-- Begin Input records --

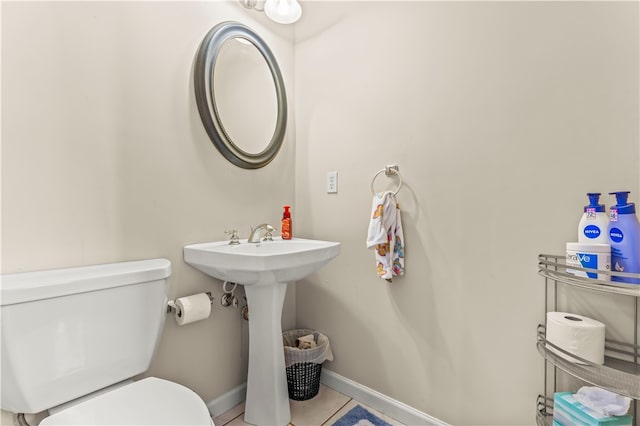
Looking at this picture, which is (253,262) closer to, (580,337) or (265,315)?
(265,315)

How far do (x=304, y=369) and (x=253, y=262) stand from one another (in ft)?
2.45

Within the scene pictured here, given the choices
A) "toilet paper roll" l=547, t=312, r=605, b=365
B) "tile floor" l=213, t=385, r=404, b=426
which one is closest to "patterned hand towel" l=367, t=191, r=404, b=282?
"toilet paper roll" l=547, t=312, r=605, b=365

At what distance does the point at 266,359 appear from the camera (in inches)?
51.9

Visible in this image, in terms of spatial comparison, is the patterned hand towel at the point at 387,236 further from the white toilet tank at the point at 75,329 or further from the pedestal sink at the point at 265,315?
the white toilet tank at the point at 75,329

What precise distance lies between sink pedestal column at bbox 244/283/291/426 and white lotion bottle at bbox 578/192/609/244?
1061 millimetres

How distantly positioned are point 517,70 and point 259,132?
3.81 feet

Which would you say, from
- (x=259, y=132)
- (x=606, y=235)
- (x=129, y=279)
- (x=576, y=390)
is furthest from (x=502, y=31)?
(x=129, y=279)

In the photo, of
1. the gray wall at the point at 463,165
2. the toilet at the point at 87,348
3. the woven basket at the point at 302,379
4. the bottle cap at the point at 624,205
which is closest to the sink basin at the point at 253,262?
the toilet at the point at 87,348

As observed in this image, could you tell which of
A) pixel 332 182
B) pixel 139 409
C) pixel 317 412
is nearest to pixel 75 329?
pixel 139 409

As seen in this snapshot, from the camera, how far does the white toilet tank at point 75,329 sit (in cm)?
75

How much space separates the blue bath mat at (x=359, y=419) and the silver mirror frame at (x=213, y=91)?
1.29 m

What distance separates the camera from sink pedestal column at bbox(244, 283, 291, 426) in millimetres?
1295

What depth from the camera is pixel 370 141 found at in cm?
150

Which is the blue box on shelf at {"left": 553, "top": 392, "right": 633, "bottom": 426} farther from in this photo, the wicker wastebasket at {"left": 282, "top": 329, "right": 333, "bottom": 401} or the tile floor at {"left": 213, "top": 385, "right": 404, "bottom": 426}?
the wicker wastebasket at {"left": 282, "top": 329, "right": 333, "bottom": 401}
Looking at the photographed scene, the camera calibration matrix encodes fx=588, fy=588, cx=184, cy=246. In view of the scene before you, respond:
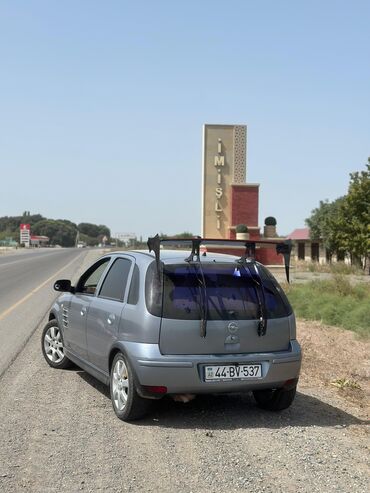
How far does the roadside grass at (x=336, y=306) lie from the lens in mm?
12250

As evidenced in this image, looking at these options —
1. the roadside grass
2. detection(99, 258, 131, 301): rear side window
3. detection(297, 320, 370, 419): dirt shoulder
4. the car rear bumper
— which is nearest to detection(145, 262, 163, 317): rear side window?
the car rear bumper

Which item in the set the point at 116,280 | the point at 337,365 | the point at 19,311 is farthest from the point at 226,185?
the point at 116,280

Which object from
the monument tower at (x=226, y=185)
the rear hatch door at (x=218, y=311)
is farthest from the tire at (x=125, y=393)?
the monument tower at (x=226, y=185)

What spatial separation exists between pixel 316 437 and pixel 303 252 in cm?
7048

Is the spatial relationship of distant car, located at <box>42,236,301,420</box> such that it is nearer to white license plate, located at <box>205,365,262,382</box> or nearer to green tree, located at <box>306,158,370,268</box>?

-- End Input records --

▶ _What is needed_:
Rewrite the whole listing above with every "camera" swapped for "viewer" and nothing else changed. Leave out the pictures.

▶ _Completed exercise_:
Looking at this picture, which is (253,262) closer to, (580,337) or (265,315)?
(265,315)

How far do (x=304, y=369) and (x=253, y=262) stand from one another (in ft)?
2.45

Within the scene pictured here, given the choices
A) "toilet paper roll" l=547, t=312, r=605, b=365
B) "tile floor" l=213, t=385, r=404, b=426
which one is closest to "patterned hand towel" l=367, t=191, r=404, b=282?
"toilet paper roll" l=547, t=312, r=605, b=365

At what distance does the point at 266,359 appear from the viewer (in inches)?
51.9

Visible in this image, in terms of spatial comparison, is the patterned hand towel at the point at 387,236 further from the white toilet tank at the point at 75,329 or further from the pedestal sink at the point at 265,315?
the white toilet tank at the point at 75,329

What precise distance lies between sink pedestal column at bbox 244/283/291/426 and white lotion bottle at bbox 578/192/609/244?
1061 millimetres

How distantly positioned are point 517,70 and point 259,132?
3.81 feet

Which would you say, from
- (x=259, y=132)
- (x=606, y=235)
- (x=129, y=279)
- (x=576, y=390)
is furthest from (x=502, y=31)?
(x=129, y=279)

In the photo, of
1. the gray wall at the point at 463,165
2. the toilet at the point at 87,348
3. the woven basket at the point at 302,379
4. the bottle cap at the point at 624,205
which is closest to the sink basin at the point at 253,262?
the toilet at the point at 87,348

As observed in this image, could you tell which of
A) pixel 332 182
B) pixel 139 409
C) pixel 317 412
is nearest to pixel 75 329?
pixel 139 409

As seen in this snapshot, from the viewer, how far does the white toilet tank at point 75,329 sit (in cm)?
75

How much space separates the blue bath mat at (x=359, y=419) and the silver mirror frame at (x=213, y=91)?
1.29 m

What distance separates the viewer from sink pedestal column at bbox(244, 283, 291, 426) in millimetres?
1295

What depth from the viewer is pixel 370 141 found at in cm?
150

Which is the blue box on shelf at {"left": 553, "top": 392, "right": 633, "bottom": 426} farther from in this photo, the wicker wastebasket at {"left": 282, "top": 329, "right": 333, "bottom": 401} or the tile floor at {"left": 213, "top": 385, "right": 404, "bottom": 426}?
the wicker wastebasket at {"left": 282, "top": 329, "right": 333, "bottom": 401}
Looking at the photographed scene, the viewer calibration matrix encodes fx=588, fy=588, cx=184, cy=246. In view of the scene before you, respond:
How far does the roadside grass at (x=336, y=306) lie from the lens in mm?
12250

As evidenced in this image, looking at these options —
1. the roadside grass
2. detection(99, 258, 131, 301): rear side window
3. detection(297, 320, 370, 419): dirt shoulder
4. the car rear bumper
— which is nearest to detection(145, 262, 163, 317): rear side window?
the car rear bumper

Which item in the set the point at 116,280 | the point at 337,365 | the point at 19,311 is farthest from the point at 226,185?
the point at 116,280

Which object from
the monument tower at (x=226, y=185)
the rear hatch door at (x=218, y=311)
is farthest from the tire at (x=125, y=393)?
the monument tower at (x=226, y=185)

What spatial separation exists between pixel 316 437 and pixel 303 252 in cm?
7048

Is the spatial relationship of distant car, located at <box>42,236,301,420</box> such that it is nearer to white license plate, located at <box>205,365,262,382</box> or nearer to green tree, located at <box>306,158,370,268</box>?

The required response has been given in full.